Time coherence - how important and what speakers?

I just came off of 2 physics websites regarding the speed of sound versus frequency. Both the Cornell physics dept. and the Nasa physics website stated that the speed of sound in air is constant, and does not vary with frequency. The only variable in the speed of sound is the density of the medium(air) which will cause variations according to altitude, and humidity, or barometric pressure. In any case, the speed of sound will be constant for all frequencies at any given condition of the air at the time.

So this idea that the highs travel faster than the lows is not borne out by fact. It seems to be an "urban legend" that grew up around the "mysterious" functions of loudspeakers, that people did not understand.

As I previously stated, the time-alignment is done to simulate a single plane radiation source.

As Karls, stated, the single driver systems, including e-stats which may use a single panel, are inherently time and phase aligned, regardless of what some are reading into some "impulse charts". Any undesirable activity shown on the impulse charts are characteristics of the particular speaker being measured, and not a function of the speed of sound vs frequency.

Twl, I'm in over my head here, but I won't let that stop me. Is it not true that for a speaker to be properly "phase-aligned" by default it almost demands a 1st order crossover?

Supposedly, that's yet another reason why the Vandersteen Model 5's are so highly rated. Time alignment being another reason.

Correct me if I'm wrong.

Stehno, the 1st order crossover alignment, which consists of a single capacitor between drivers is a 90 degree phase alignment. It allows the bass driver to run full range, to its natural limits, and blocks the tweeter from operating below the frequency specified by the capacitor value. This protects the tweeter from harmful high power that may be present at the lower frequencies, and keeps intermodulation distortion to a minimum in the tweeter. The tweeter will be rolled-off at 6db/octave, from the crossover point downward, in this configuration.

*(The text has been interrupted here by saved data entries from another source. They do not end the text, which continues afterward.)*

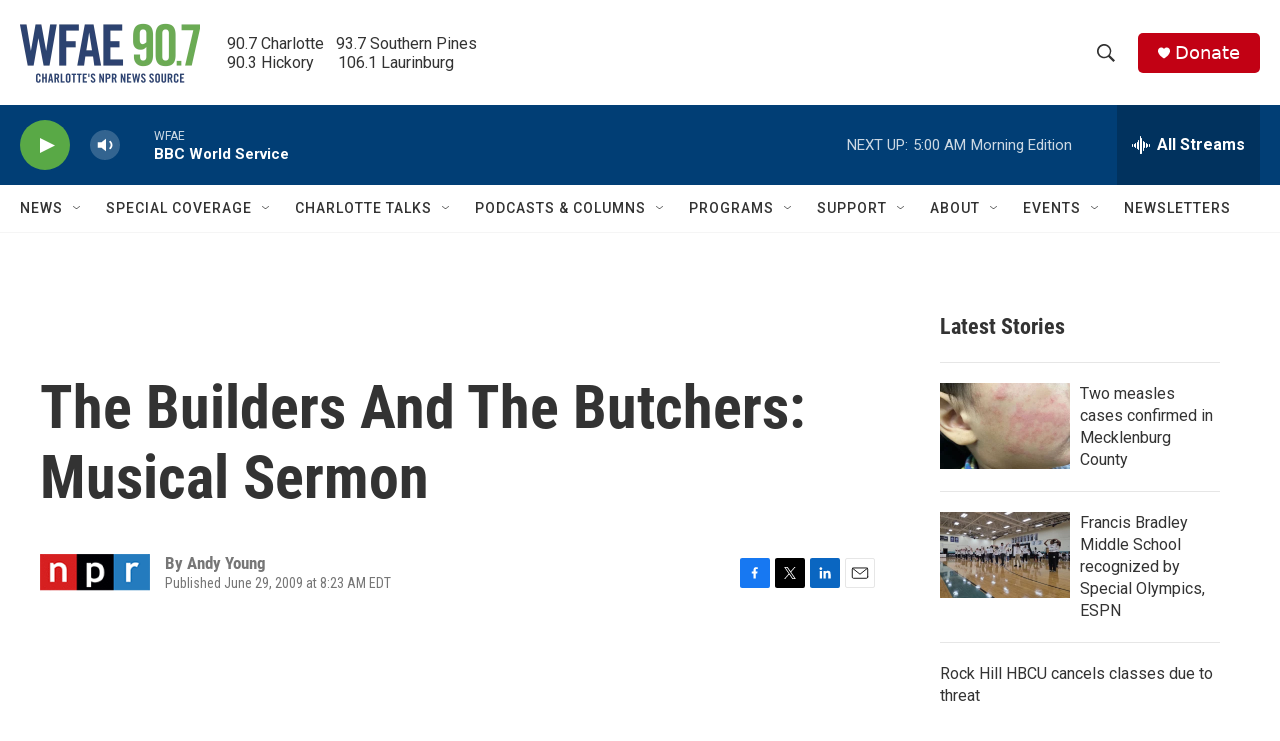

--- FILE ---
content_type: text/html; charset=utf-8
request_url: https://www.google.com/recaptcha/api2/aframe
body_size: 268
content:
<!DOCTYPE HTML><html><head><meta http-equiv="content-type" content="text/html; charset=UTF-8"></head><body><script nonce="9GDWJk3QPAX1K5NmMhT8Ng">/** Anti-fraud and anti-abuse applications only. See google.com/recaptcha */ try{var clients={'sodar':'https://pagead2.googlesyndication.com/pagead/sodar?'};window.addEventListener("message",function(a){try{if(a.source===window.parent){var b=JSON.parse(a.data);var c=clients[b['id']];if(c){var d=document.createElement('img');d.src=c+b['params']+'&rc='+(localStorage.getItem("rc::a")?sessionStorage.getItem("rc::b"):"");window.document.body.appendChild(d);sessionStorage.setItem("rc::e",parseInt(sessionStorage.getItem("rc::e")||0)+1);localStorage.setItem("rc::h",'1769146226913');}}}catch(b){}});window.parent.postMessage("_grecaptcha_ready", "*");}catch(b){}</script></body></html>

The main advantage in this alignment, is that there is the fewest number of crossover parts to screw up the signal. And the presence of crossover inductors is eliminated, which is a major cause of phase shift. For this alignment to be successful, it requires careful matching of the drivers, so that there is not a "bump" in the response where the tweeter crosses in, and the woofer does not cross out. The woofer should be naturally rolling-off on its own at around 6db/octave, right at the crossover point, in order for this alignment to be optimal. Even though this is considered a 90 degree alignment, there is much to be said for the simplicity and signal preservation of this design. There are going to be phase-shifts in any crossover, and preserving the signal integrity is a valiant thing to do, considering the necessity of having a crossover in a multi-driver system. Having no crossover in a multi-driver system, with the drivers having matching natural roll-offs at a certain point would seem to be optimal, but the protection of the tweeter is vital, and intermod is present in unacceptably high amounts, as the tweeter vainly tries to respond to low frequency information that it cannot reproduce. So the single capacitor which functions primarily as a tweeter protector is a good compromise, if you can match the drivers well enough to keep the response curve smooth. If you want to avoid the crossover phase shift altogether, you must go to single-driver, which presents its own set of difficulties.

Twl, only first order filters are phase coherent, no exceptions. First order usually refers to the electrical filter, not the inherent slope of the driver's response. Therefore a first order filter consists of one reactive element, either an inductor or capacitor, in series or parallel with the load (the driver). And the phase shift caused by the reactive element varies with frequency, as a function of the ratio of reactive impedance to load impedance. In an "idealized" first order filter, there is a woofer inductor and a tweeter capacitor, each of which has a 45 degree phase shift at the crossover frequency, but in opposite directions. Over the rest of the frequency spectrum that each driver is intended to cover, the phase shift caused by the reactive elements is less than 45 degrees. Above the woofer's crossover frequency, and below the tweeter's crossover frequency, their phase shifts gradually approach 90 degrees, again in opposite directions.

Higher order filters add 90 degrees of phase shift per order. For example, a second order filter will have a 90 degree phase shift on both woofer and tweeter at the crossover frequency, approaching 180 degrees in each driver at the extremes. The two 90 degree phase shifts at the crossover frequency in opposite directions gives a net 180 degree phase shift between the drivers, meaning that if the drivers are wired in the same absolute phase, there will be a null at the crossover frequency. This then necessitates that the input to one of the drivers be run in inverted phase, meaning that throughout the entire range covered by the two drivers, they are operating in opposite phase. Talk about screwing up the integrity of the waveform!

Twl is right, there is no variation in the speed of sound relative to frequency. Each driver has a different "acoustical center", which is the point at which sound can be said to originate. It is not a physical property but an acoustical one, although a good approximation for any given driver is to use the point where the voice coil former meets the cone or dome.

Karls, thanks for the clarification. I was under the impression that the capacitor or coil shift would be additive to the reactive element, and not be cancelled by it, in a first order configuration. Is this fully proportional, or are there some varying degrees of shift that are not cancelled ?